In São Paulo, you can go to the market, hit a bar, attend Mass. All without wearing a mask, even though there have been more than 1.6 million cases of coronavirus in this country and deaths are continuing to rise.
The old town was busy Monday afternoon, on the first day of a new large-scale phase of reopening of Brazil’s largest city.
Shoppers were out on the streets and in stores, sellers pushed carts of watermelon and other merchandise and all around were sounds of human activity – not back to pre-pandemic levels, but a hum that has been absent from so many of the world’s cities.
Inside a bank, people queued with space around them but in the smaller shops and on the crowded streets there was no way to maintain social distance. The sight of a shopkeeper aiming a thermometer at a customer’s forehead was rare and while many wore masks, an alarming number did not.
No wonder, given the pandemic politics of Brazil’s man in charge.
Sometimes known as the “Tropical Trump,” President Jair Bolsonaro has derided Covid-19 from the beginning of the outbreak as just a “little flu.” He undermined his Health Ministry’s call for social distancing with showy, unmasked outings and eventually fired respected health minister Luiz Henrique Mandetta.
“Mandetta’s vision was that of health, of life,” Bolsonaro explained. “Mine is more than life, it includes the economy, jobs.” As the death toll topped 5,000 he said: “So what? I mourn but what do you want me to do about it? … I am not a miracle worker.”
With at least 65,000 deaths and 1.6 million confirmed cases, Brazil is now second only to the US in terms of national suffering. But tests remain hard to come by and as they dig mass graves from Rio to Amazonia, some local experts say the real number of the infected could be 12 to 16 times higher.

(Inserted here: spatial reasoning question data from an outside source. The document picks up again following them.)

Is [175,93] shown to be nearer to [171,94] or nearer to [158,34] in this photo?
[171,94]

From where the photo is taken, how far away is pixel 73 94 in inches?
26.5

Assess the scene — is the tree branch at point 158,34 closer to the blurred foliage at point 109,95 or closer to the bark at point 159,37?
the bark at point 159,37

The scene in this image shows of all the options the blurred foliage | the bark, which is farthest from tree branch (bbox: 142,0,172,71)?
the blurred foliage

Yet as a testament to Bolsonaro’s power of persuasion on the 30% of the population that polls show are still loyal to him, one supporter I met was convinced that coronavirus is much ado about nothing.
“It could exist,” activist Mario Schwartzmann said. “But if it exists, it is weak.”

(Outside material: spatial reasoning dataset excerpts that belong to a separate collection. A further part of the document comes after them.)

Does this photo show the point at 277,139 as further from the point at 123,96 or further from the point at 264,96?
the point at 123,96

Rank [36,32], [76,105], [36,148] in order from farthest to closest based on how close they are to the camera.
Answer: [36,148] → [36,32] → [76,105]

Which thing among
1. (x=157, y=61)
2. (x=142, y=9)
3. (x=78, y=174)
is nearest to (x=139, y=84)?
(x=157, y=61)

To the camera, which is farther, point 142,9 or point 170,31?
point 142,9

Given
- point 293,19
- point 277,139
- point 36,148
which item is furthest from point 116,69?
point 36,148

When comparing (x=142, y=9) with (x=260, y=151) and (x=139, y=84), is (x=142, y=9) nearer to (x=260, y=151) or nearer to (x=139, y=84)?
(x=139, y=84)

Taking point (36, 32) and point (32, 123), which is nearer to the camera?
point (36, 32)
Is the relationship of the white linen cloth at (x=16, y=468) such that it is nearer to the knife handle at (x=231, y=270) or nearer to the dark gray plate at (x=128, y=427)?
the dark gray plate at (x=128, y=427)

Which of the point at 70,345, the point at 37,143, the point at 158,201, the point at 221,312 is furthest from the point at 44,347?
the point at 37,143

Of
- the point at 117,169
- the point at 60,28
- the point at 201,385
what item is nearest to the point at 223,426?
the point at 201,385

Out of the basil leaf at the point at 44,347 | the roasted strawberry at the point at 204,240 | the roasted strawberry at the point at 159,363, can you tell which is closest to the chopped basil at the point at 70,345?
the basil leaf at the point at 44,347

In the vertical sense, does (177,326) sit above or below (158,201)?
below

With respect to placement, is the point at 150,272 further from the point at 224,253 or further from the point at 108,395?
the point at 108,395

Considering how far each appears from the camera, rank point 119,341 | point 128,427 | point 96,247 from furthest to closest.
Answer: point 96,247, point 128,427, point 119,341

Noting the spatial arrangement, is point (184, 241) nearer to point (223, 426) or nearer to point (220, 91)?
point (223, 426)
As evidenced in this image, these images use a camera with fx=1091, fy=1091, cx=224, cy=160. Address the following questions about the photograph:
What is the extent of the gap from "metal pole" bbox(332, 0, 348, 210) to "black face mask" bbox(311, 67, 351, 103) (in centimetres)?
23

That is the attitude that makes Natalia Pasternak cringe. The microbiologist and president of the Question of Science Institute in São Paulo, was blunt in her assessment. “It’s crazy. Science is being ignored in this government as it has never been before,” she said.
After Bolsonaro fired his health minister and the replacement quit within a month, a loyal general with no public health experience is now in charge of Brazil’s pandemic response.
And after Donald Trump sang the praises of hydroxychloroquine, Bolsonaro ordered his military to stockpile millions of doses and ordered that the controversial malaria drug distributed in public clinics. “Even if even if there are no side effects, that is money that could go to buy ventilators and diagnostic test kits,” she said. And now an already overtaxed health system is bracing for a wave of patients who will need intensive care.
“This is really scary because we’re talking about opening churches and schools and pubs and restaurants,” Pasternak said. These are places where you get people together, which is exactly what we’re trying to avoid. And then these people are not even going to wear masks.”
The lower house of Congress did pass rules for mandatory mask wearing in churches, schools, shops and prisons, but Bolsanaro vetoed essential parts of them.
Pasternak is now fearful that Brazil’s massive public health system could be overwhelmed.
“We’ve never reached the situation that they reached in Italy, where the doctor is forced to choose the person that gets the ventilator,” she said.
“I hope we never come to that, but I’m afraid we might.”